Changes in the Amygdala Linked to Anxiety in Individuals with Autism

February 21, 2022

The MIND Institute Now Recognizes a Distinct Autism-Related Type of Anxiety

The amygdala is a small, almond-shaped structure found deep within the temporal lobe of the brain. It plays a role in processing emotion and fear and has been associated to both autism and anxiety. Now, a long-term study involving hundreds of brain scans has discovered that changes in the amygdala are associated with the development of anxiety in children with autism spectrum disorder (ASD). This research was conducted by the UC Davis MIND Institute and provides evidence of distinct types of anxiety specific to autism. Anxiety is common in autism. Previous research by the institute has demonstrated that the rate of anxiety is 69% in children with autism and 8% in neurotypical children. The current study’s design used magnetic resonance imaging (MRI) to scan the brains of 71 children with ASD and 55 children without the disorder. Participants were between the ages of 2 and 12. Each child was scanned up to four times during the study. Additionally, clinical psychologists with an expertise in autism interviewed the parents of all participants about their child’s behaviors. The researchers included questions about traditional anxiety, as defined by the DSM-5, and also used the Anxiety Disorders Interview Schedule (ADIS) as well as the Autism Spectrum Addendum (ASA), which were developed to identify autism-specific anxieties. The results demonstrated that approximately 50% of the children with autism had traditional anxiety or autism-distinct anxiety, or both.

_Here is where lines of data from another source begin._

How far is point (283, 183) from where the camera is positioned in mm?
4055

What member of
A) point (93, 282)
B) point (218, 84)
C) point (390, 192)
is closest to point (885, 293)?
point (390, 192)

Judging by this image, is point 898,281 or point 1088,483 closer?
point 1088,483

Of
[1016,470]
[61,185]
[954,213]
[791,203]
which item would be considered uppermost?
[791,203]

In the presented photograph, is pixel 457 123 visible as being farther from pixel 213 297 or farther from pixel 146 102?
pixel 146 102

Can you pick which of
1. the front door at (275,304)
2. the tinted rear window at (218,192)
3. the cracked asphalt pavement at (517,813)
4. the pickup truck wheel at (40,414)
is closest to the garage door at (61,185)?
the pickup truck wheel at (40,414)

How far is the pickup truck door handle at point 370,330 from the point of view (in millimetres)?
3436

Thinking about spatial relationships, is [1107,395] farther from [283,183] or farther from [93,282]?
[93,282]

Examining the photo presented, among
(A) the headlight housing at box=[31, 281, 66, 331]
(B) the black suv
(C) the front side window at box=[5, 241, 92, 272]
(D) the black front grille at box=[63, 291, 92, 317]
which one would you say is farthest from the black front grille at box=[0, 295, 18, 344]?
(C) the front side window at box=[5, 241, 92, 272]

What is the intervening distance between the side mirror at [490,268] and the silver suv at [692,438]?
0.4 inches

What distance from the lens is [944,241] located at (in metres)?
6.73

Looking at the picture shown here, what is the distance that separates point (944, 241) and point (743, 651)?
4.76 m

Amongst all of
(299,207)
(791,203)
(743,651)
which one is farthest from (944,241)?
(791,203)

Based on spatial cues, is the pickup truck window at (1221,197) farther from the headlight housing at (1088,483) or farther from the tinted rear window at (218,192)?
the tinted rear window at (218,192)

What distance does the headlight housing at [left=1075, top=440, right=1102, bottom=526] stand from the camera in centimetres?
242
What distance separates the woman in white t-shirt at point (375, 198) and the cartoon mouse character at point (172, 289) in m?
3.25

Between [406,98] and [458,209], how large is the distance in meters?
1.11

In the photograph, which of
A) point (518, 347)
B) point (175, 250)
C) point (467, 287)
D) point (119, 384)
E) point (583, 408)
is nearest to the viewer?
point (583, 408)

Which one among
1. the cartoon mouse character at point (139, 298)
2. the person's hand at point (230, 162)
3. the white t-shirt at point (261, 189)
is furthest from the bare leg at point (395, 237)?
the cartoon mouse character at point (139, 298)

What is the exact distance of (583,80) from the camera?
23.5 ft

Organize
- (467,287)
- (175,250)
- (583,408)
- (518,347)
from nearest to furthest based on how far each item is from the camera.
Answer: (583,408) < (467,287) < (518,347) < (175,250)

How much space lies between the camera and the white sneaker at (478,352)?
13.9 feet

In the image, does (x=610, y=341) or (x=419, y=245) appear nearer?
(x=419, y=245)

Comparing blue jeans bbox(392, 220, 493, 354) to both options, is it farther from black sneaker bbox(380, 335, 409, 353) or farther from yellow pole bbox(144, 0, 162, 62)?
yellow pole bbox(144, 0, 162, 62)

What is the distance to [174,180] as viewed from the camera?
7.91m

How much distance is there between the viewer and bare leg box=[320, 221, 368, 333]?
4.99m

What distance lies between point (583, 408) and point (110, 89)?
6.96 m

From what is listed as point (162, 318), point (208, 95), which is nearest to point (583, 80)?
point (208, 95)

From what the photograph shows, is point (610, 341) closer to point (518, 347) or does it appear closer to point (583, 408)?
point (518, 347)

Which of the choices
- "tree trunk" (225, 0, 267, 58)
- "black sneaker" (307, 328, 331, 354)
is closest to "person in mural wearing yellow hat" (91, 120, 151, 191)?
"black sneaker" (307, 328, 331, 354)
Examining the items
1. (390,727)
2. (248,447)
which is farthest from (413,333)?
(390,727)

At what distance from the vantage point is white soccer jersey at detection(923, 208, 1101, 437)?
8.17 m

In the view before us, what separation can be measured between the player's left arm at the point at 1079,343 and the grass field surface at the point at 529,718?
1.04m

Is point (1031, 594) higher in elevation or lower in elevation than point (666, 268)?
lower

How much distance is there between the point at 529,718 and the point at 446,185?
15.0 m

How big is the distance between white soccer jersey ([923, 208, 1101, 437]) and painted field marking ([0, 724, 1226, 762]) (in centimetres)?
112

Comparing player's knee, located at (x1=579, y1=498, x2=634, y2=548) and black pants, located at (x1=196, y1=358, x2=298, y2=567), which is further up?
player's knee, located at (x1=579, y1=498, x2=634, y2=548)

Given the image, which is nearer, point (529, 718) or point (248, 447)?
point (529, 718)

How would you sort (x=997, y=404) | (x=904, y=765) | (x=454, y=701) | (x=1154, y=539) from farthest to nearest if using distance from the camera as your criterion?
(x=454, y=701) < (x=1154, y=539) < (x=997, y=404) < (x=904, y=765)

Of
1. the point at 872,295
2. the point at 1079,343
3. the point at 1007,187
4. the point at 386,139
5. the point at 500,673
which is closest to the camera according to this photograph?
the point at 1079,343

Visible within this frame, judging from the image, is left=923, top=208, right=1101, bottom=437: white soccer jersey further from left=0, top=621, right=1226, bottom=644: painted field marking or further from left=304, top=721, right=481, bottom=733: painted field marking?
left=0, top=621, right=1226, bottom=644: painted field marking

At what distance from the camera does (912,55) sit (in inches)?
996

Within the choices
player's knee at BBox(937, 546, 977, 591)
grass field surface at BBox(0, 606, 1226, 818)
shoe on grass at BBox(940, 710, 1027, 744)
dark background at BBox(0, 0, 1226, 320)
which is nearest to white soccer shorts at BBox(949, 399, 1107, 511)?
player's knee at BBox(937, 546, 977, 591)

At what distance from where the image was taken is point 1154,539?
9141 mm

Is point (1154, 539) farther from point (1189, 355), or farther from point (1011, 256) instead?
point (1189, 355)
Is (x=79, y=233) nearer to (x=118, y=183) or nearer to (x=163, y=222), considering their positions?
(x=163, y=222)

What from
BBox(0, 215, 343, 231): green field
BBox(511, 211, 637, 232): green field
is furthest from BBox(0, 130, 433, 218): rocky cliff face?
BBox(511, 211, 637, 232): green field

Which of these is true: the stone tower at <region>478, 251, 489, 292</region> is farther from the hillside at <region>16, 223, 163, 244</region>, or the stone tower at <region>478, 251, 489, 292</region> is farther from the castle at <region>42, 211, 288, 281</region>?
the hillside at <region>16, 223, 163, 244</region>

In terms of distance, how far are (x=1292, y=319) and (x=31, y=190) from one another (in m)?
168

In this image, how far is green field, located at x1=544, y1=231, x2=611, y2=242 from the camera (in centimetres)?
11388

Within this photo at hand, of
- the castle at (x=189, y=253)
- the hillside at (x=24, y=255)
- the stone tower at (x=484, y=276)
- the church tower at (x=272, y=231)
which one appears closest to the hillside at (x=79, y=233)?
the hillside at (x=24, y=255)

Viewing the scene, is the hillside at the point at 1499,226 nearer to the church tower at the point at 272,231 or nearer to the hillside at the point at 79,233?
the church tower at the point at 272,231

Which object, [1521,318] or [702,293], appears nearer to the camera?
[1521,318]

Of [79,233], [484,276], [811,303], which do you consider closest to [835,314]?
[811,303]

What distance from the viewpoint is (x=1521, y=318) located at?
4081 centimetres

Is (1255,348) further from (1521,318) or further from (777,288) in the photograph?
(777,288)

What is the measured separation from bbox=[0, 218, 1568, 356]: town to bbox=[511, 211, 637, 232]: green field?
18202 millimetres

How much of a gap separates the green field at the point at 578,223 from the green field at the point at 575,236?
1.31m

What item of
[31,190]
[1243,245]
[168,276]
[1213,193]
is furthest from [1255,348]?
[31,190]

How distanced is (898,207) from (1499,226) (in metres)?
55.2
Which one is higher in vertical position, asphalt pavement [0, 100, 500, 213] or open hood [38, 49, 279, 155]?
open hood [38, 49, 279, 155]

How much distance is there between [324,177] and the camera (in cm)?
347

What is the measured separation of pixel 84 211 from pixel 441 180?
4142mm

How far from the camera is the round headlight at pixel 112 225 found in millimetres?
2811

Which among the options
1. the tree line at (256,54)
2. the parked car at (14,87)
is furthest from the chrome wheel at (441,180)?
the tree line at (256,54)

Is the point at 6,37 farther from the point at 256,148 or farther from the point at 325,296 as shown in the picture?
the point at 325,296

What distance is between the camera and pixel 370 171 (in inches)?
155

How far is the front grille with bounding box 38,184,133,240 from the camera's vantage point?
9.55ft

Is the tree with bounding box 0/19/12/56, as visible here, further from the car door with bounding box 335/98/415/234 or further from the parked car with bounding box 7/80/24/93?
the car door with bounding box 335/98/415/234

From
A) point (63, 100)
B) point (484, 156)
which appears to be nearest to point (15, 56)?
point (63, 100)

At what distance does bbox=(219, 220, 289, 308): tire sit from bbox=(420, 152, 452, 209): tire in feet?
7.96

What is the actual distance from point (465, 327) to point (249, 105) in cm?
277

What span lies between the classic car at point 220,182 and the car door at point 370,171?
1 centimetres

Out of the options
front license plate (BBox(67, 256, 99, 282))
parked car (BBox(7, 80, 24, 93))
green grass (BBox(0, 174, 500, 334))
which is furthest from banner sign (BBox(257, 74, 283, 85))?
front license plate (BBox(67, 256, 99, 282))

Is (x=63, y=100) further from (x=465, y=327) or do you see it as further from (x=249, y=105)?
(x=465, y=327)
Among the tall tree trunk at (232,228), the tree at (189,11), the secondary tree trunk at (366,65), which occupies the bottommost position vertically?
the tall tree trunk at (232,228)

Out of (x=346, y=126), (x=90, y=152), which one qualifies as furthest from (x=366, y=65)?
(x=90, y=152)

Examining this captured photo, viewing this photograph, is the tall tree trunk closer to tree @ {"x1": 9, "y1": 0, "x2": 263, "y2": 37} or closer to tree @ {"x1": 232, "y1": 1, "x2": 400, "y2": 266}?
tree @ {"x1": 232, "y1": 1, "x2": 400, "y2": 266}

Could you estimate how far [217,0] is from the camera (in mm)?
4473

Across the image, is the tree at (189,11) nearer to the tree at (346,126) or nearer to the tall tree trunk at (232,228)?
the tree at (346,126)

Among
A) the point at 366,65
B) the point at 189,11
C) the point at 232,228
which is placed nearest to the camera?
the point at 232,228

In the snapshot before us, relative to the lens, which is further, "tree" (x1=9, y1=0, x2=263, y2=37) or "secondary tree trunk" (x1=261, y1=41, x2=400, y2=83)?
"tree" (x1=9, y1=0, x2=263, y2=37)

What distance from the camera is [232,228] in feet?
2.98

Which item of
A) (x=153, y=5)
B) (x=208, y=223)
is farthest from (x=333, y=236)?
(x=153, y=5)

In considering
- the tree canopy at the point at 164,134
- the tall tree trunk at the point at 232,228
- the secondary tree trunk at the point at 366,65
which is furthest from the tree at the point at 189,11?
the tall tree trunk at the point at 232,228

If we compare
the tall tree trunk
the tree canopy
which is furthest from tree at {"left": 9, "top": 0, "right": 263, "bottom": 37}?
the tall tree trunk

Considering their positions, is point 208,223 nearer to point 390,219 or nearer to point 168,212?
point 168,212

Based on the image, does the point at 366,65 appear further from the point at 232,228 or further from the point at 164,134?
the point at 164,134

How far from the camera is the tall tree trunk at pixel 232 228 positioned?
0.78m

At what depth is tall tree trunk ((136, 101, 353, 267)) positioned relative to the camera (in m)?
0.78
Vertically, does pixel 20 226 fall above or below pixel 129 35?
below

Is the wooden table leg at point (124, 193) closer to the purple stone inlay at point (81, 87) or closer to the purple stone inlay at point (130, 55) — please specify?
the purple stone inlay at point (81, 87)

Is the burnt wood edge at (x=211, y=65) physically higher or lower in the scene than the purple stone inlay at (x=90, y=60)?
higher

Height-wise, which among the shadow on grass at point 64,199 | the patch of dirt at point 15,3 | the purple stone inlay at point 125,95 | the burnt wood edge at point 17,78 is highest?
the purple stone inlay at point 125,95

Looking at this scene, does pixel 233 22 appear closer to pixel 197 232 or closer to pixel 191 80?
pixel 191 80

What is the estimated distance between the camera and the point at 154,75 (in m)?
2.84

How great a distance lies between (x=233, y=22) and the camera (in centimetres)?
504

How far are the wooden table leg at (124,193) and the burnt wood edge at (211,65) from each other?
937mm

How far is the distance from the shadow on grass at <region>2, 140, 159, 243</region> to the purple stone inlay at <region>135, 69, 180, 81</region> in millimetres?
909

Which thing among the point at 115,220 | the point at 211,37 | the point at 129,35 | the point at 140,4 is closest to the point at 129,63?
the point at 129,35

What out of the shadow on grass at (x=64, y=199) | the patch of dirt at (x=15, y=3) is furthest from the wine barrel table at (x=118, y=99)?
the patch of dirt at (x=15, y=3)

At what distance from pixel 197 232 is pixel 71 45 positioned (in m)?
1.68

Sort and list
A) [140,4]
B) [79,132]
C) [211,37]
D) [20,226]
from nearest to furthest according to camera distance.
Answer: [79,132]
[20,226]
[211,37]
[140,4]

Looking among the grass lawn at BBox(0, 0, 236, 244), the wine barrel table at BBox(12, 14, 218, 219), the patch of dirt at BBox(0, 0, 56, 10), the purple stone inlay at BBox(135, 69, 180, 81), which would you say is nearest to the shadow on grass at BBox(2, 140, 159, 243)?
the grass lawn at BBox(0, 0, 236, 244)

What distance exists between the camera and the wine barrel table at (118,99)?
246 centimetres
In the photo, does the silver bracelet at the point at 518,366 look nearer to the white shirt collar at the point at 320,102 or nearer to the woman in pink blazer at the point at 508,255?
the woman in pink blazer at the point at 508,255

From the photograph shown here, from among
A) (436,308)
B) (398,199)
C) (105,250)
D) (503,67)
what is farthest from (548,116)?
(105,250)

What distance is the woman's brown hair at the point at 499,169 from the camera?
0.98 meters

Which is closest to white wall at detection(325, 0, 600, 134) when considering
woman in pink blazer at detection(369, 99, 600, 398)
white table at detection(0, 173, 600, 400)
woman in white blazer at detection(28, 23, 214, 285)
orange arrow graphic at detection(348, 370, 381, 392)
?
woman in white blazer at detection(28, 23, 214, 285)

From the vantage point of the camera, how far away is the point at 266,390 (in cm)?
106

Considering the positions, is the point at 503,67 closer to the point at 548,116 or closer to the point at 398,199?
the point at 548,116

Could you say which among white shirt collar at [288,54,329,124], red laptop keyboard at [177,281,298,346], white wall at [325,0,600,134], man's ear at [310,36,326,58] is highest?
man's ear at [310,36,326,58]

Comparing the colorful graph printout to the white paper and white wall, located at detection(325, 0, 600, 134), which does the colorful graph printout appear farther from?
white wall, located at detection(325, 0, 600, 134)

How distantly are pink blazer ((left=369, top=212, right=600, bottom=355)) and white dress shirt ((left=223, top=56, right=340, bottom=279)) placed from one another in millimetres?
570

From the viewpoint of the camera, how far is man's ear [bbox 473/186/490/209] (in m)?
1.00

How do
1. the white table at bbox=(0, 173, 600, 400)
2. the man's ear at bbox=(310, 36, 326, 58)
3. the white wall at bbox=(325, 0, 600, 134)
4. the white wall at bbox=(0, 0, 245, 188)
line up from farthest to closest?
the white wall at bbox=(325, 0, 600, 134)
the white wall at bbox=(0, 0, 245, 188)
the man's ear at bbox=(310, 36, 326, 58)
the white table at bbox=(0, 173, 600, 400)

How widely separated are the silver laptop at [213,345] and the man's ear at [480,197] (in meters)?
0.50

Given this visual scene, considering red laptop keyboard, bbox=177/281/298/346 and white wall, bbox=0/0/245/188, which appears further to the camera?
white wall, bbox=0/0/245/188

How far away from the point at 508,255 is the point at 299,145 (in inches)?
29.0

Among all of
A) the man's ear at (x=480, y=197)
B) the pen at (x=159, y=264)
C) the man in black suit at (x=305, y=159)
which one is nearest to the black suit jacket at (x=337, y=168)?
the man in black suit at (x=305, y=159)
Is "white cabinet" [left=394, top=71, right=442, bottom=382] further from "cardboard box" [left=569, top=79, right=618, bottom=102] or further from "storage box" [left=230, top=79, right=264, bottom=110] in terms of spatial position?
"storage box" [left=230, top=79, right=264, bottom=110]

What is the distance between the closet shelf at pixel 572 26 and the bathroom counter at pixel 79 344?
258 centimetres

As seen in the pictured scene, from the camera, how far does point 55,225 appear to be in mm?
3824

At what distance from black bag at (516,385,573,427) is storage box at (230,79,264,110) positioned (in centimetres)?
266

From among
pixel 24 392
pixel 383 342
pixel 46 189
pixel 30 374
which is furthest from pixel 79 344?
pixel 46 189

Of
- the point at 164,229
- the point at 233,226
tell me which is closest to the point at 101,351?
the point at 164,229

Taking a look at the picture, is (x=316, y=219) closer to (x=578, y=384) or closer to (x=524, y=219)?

Children on the spectrum with traditional anxiety had significantly larger amygdala volumes compared to neurotypical children. The opposite was true for children with ASD with autism-distinct anxieties. They had notably smaller amygdala volumes. David Amaral, co-senior author on the paper, commented on the study’s findings and stated, “Given that clear brain alterations are associated with autism-distinct anxiety tends to validate the concept of the existence of this type of anxiety in autism.”